> [Text to read]
————

In a way, the traditionalists “met their Waterloo”, their Karma, as the very principle of their authority decided to shut them down. The choice is between denying one’s very principles and reason for being – and becoming schismatic. That dirty word defines a fate worse than anything. It is the keystone that keeps the building standing. This is the Achilles Heel of Roman Catholicism. Modernism was actually an attempt to propose a new apologia for a Christianity that had become absurd. Mysteries are above human reason, not against it. The Päpstprinzip (a neologism based on Führerprinzip, absolute and unquestioning obedience to Hitler) gives a version of Christianity that has been morally rotten and intellectually absurd for the better part of a millennium.
In my Romantic view of life, I could not reject it all for the grimness of materialism and nihilism. Fortunately, I have a reasonable knowledge of Church history. There were elements to sought to separate Christianity as a way of life and a sacramental Mystery from man’s lust for power, money and sexual domination. The transcendentals of beauty, truth and goodness were always upmost in my thought and experience, even if only implicit. The World of Ideas sometimes expresses itself in the Cave in which we live with our shadows. As a student in Switzerland, I sought my own soul through the writings of Jung and those who were inspired by his work. I had to reconcile opposites and become the unique person I am, on pain of going the way of death of most of our contemporaries. Such a view of life is not compatible with either kind of Roman Catholicism, Marxist or theocratic along the lines of Tradição, Família, Propriedade. We are not human beings, but collective units to be bought and sold by the wealthy and powerful.

————

> [Required work]
[1] In the essay on Roman Catholicism and its traditionalists, whose writings did the author read as a student in Switzerland?
[2] Write the next few sentences of the essay on Roman Catholicism and its traditionalists, starting after its final sentence.

————

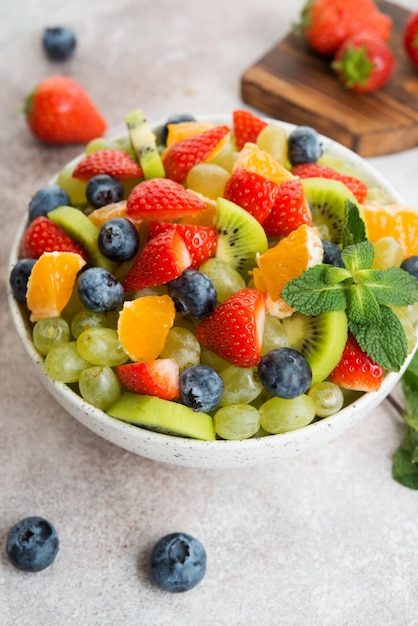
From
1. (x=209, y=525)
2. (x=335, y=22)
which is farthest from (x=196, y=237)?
(x=335, y=22)

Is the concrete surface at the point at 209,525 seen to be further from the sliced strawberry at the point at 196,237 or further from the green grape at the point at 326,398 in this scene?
the sliced strawberry at the point at 196,237

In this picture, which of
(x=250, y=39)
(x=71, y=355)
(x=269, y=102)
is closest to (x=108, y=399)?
(x=71, y=355)

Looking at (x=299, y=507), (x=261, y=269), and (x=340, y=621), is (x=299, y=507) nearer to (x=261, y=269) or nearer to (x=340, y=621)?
(x=340, y=621)

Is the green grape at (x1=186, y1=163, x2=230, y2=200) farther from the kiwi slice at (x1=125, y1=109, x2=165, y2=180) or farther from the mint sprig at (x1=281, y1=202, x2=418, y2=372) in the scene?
the mint sprig at (x1=281, y1=202, x2=418, y2=372)

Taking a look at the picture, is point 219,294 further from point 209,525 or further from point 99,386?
point 209,525

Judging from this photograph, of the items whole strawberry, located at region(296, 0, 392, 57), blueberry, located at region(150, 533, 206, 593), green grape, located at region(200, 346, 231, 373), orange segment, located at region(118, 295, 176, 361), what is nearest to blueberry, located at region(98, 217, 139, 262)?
orange segment, located at region(118, 295, 176, 361)
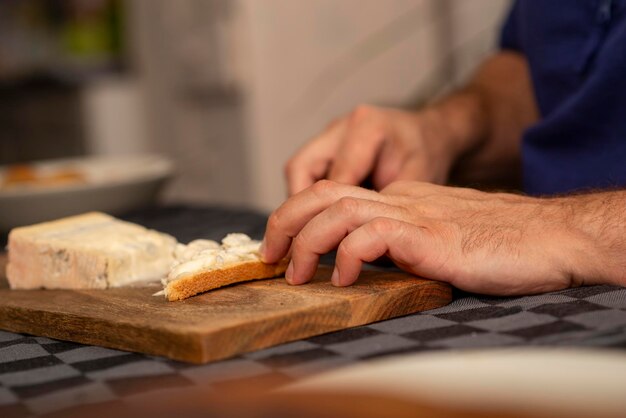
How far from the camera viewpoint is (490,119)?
175 cm

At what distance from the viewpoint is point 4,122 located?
5.81 meters

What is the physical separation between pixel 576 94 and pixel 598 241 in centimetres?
52

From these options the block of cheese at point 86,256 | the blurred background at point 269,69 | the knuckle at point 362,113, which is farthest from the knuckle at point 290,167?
the blurred background at point 269,69

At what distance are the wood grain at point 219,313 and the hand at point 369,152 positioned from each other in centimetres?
36

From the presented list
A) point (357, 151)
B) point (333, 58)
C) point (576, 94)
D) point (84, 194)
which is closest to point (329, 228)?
point (357, 151)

————

> [Task answers]
[1] The author read the writings of Jung and of those inspired by his work.

[2]
For as long as it was about beauty and oneness with God, I believed I would find my way in Roman Catholicism. I was warned by my own family and friends that it was little better than a cult. It is better to be an Anglican and not take it seriously! A prelate in Rome (Msgr Camille Perl) even advanced the idea that I was “unstable” because I made the change from Anglicanism to Roman Catholicism, “swam the Tiber” as many Anglo-Catholics call it. Yes, it completes the absurdity and nihilism of the entire paradigm. However, the message of Christ and his continued existence are too good to be thrown away with the trash.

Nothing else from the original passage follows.